◆ **Task data**:
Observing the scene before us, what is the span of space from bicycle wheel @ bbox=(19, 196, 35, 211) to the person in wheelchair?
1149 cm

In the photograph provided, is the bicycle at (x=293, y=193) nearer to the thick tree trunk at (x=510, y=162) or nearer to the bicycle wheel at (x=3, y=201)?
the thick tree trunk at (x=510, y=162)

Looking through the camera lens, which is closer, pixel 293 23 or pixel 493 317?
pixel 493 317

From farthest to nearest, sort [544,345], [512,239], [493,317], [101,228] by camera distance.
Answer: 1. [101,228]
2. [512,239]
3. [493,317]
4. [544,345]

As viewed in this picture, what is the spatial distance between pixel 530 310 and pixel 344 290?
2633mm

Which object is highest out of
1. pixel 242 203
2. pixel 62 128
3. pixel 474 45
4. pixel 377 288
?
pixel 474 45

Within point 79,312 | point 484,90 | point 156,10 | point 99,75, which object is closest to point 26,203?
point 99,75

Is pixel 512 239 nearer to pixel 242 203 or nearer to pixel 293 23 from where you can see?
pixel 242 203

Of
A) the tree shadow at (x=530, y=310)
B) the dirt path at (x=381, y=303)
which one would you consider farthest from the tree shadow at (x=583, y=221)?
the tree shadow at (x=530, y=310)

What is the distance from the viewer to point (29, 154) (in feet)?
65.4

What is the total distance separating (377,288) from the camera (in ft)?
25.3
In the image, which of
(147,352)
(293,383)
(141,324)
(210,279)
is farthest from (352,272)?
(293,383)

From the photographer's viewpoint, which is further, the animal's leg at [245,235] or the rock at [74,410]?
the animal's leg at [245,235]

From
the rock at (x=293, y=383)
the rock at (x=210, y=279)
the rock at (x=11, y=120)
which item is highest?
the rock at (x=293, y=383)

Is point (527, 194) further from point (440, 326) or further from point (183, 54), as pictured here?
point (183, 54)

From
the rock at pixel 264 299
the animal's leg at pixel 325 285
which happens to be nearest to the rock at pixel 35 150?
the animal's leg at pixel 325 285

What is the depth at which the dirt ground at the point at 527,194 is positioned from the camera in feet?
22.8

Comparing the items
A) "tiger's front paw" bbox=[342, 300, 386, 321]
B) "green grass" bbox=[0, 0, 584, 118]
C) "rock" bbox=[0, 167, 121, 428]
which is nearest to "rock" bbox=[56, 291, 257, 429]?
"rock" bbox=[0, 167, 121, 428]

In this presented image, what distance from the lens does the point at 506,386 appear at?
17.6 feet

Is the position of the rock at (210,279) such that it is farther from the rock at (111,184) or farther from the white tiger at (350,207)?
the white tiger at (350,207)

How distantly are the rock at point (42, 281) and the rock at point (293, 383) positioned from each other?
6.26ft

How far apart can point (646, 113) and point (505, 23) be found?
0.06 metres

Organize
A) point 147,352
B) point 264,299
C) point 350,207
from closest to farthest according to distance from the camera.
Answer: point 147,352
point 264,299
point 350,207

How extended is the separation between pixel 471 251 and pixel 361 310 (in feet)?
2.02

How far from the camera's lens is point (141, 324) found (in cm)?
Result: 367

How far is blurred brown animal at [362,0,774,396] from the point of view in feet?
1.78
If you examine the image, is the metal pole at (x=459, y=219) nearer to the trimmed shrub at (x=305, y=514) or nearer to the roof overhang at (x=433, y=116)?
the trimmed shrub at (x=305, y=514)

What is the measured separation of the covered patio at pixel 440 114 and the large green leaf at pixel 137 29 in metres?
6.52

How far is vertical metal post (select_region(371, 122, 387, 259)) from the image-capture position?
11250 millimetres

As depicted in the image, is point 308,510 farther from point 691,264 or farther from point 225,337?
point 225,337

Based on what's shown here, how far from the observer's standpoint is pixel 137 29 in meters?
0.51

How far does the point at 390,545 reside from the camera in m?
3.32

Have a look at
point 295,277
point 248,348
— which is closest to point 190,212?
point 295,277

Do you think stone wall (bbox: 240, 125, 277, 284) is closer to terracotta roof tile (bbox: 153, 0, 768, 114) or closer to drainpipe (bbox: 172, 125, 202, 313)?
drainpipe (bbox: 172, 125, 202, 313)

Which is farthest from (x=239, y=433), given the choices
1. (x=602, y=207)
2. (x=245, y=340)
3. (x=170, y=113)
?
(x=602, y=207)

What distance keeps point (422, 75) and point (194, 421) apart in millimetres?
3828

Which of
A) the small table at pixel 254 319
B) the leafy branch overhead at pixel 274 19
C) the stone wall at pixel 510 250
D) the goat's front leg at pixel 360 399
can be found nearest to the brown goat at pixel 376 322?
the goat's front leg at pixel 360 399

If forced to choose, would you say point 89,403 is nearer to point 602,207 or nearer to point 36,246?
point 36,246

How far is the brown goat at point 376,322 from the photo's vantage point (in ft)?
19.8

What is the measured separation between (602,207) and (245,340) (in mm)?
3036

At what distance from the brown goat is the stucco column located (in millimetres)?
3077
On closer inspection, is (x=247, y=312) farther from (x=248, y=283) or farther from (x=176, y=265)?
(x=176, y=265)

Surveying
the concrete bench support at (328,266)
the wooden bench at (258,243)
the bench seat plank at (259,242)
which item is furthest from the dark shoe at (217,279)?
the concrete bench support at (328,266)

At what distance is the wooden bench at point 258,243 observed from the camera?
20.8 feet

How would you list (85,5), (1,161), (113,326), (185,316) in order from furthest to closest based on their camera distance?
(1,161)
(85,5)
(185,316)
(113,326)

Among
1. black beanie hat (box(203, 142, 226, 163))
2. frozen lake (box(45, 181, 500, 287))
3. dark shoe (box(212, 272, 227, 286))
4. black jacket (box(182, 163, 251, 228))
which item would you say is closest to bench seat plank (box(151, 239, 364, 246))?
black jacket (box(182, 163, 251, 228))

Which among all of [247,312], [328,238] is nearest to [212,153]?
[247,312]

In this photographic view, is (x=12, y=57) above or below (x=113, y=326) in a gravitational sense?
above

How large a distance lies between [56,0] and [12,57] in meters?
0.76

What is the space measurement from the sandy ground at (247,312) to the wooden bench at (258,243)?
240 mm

◆ **What the exercise asks**:
Please copy out all of the records above again, substituting "bench slat" for "bench seat plank" and leaving everything else unchanged.

◆ **Exercise response**:
Observing the scene before us, what is the span of space from bicycle wheel @ bbox=(19, 196, 35, 211) to the person in wheelchair?
1149 cm

In the photograph provided, is the bicycle at (x=293, y=193) nearer to the thick tree trunk at (x=510, y=162) or nearer to the bicycle wheel at (x=3, y=201)?
the thick tree trunk at (x=510, y=162)

Looking through the camera lens, which is closer, pixel 293 23 or pixel 493 317?
pixel 493 317

From farthest to nearest, sort [544,345], [512,239], [493,317], [101,228] by camera distance.
Answer: 1. [101,228]
2. [512,239]
3. [493,317]
4. [544,345]

As viewed in this picture, what is the spatial distance between pixel 530 310 and pixel 344 290?
2633mm

Which object is highest out of
1. pixel 242 203
2. pixel 62 128
3. pixel 474 45
4. pixel 377 288
?
pixel 474 45

Within point 79,312 | point 484,90 | point 156,10 | point 99,75, which object is closest to point 26,203?
point 99,75

Is pixel 512 239 nearer to pixel 242 203 or nearer to pixel 293 23 from where you can see?
pixel 242 203

Of
A) the tree shadow at (x=530, y=310)
B) the dirt path at (x=381, y=303)
which one would you consider farthest from the tree shadow at (x=583, y=221)?
the tree shadow at (x=530, y=310)

What is the distance from the viewer to point (29, 154) (in feet)?
65.4

What is the total distance separating (377,288) from the camera (in ft)?
25.3
In the image, which of
(147,352)
(293,383)
(141,324)
(210,279)
is farthest from (352,272)?
(293,383)

From the photographer's viewpoint, which is further, the animal's leg at [245,235] or the rock at [74,410]?
the animal's leg at [245,235]

From
the rock at (x=293, y=383)
the rock at (x=210, y=279)
the rock at (x=11, y=120)
which item is highest?
the rock at (x=293, y=383)

Is point (527, 194) further from point (440, 326) or further from point (183, 54), as pictured here?
point (183, 54)

From
the rock at pixel 264 299
the animal's leg at pixel 325 285
which happens to be nearest to the rock at pixel 35 150?
the animal's leg at pixel 325 285

What is the depth at which the dirt ground at the point at 527,194 is positioned from the camera in feet?
22.8

Comparing the items
A) "tiger's front paw" bbox=[342, 300, 386, 321]
B) "green grass" bbox=[0, 0, 584, 118]
C) "rock" bbox=[0, 167, 121, 428]
which is nearest to "rock" bbox=[56, 291, 257, 429]?
"rock" bbox=[0, 167, 121, 428]

In this presented image, what distance from the lens does the point at 506,386 appear at?
17.6 feet

Is the position of the rock at (210,279) such that it is farther from the rock at (111,184) or farther from the white tiger at (350,207)?
the white tiger at (350,207)

How distantly are the rock at point (42, 281) and the rock at point (293, 383) positioned from each other?
6.26ft

How far apart can point (646, 113) and point (505, 23) be found?
0.06 metres

Organize
A) point 147,352
B) point 264,299
C) point 350,207
from closest to farthest according to distance from the camera.
Answer: point 147,352
point 264,299
point 350,207

How extended is the separation between pixel 471 251 and pixel 361 310 (in feet)?
2.02

How far from the camera's lens is point (141, 324) found (in cm)?
Result: 367

How far is blurred brown animal at [362,0,774,396] from the point of view in feet?
1.78
If you examine the image, is the metal pole at (x=459, y=219) nearer to the trimmed shrub at (x=305, y=514) or nearer to the roof overhang at (x=433, y=116)?
the trimmed shrub at (x=305, y=514)

What is the measured separation of the covered patio at pixel 440 114 and the large green leaf at pixel 137 29 in metres?
6.52

How far is vertical metal post (select_region(371, 122, 387, 259)) from the image-capture position?
11250 millimetres

As depicted in the image, is point 308,510 farther from point 691,264 or farther from point 225,337?
point 225,337

Based on what's shown here, how far from the observer's standpoint is pixel 137 29 in meters?
0.51

How far does the point at 390,545 reside from the camera in m?
3.32

Have a look at
point 295,277
point 248,348
— which is closest to point 190,212?
point 295,277

Do you think stone wall (bbox: 240, 125, 277, 284) is closer to terracotta roof tile (bbox: 153, 0, 768, 114) or closer to drainpipe (bbox: 172, 125, 202, 313)?
drainpipe (bbox: 172, 125, 202, 313)

Which is farthest from (x=239, y=433), given the choices
1. (x=602, y=207)
2. (x=245, y=340)
3. (x=170, y=113)
?
(x=602, y=207)

What distance keeps point (422, 75) and point (194, 421) apart in millimetres?
3828

Which of
A) the small table at pixel 254 319
B) the leafy branch overhead at pixel 274 19
C) the stone wall at pixel 510 250
D) the goat's front leg at pixel 360 399
can be found nearest to the brown goat at pixel 376 322?
the goat's front leg at pixel 360 399

If forced to choose, would you say point 89,403 is nearer to point 602,207 or nearer to point 36,246?
point 36,246

How far is the brown goat at point 376,322 from the photo's vantage point (in ft)?
19.8

What is the measured separation between (602,207) and (245,340) (in mm)?
3036

At what distance from the brown goat is the stucco column located (in millimetres)?
3077
On closer inspection, is (x=247, y=312) farther from (x=248, y=283) or farther from (x=176, y=265)?
(x=176, y=265)

Surveying
the concrete bench support at (328,266)
the wooden bench at (258,243)
the bench slat at (259,242)
which item is furthest from the dark shoe at (217,279)?
the concrete bench support at (328,266)

At what distance is the wooden bench at point 258,243 observed from the camera?
20.8 feet

How would you list (85,5), (1,161), (113,326), (185,316) in order from furthest to closest based on their camera distance?
(1,161)
(85,5)
(185,316)
(113,326)

Among
1. black beanie hat (box(203, 142, 226, 163))
2. frozen lake (box(45, 181, 500, 287))
3. dark shoe (box(212, 272, 227, 286))
4. black jacket (box(182, 163, 251, 228))
which item would you say is closest to bench slat (box(151, 239, 364, 246))?
black jacket (box(182, 163, 251, 228))

Which among all of [247,312], [328,238] is nearest to [212,153]?
[247,312]

In this photographic view, is (x=12, y=57) above or below (x=113, y=326) in a gravitational sense?
above

How large a distance lies between [56,0] and [12,57] in meters?
0.76

What is the space measurement from the sandy ground at (247,312) to the wooden bench at (258,243)?
240 mm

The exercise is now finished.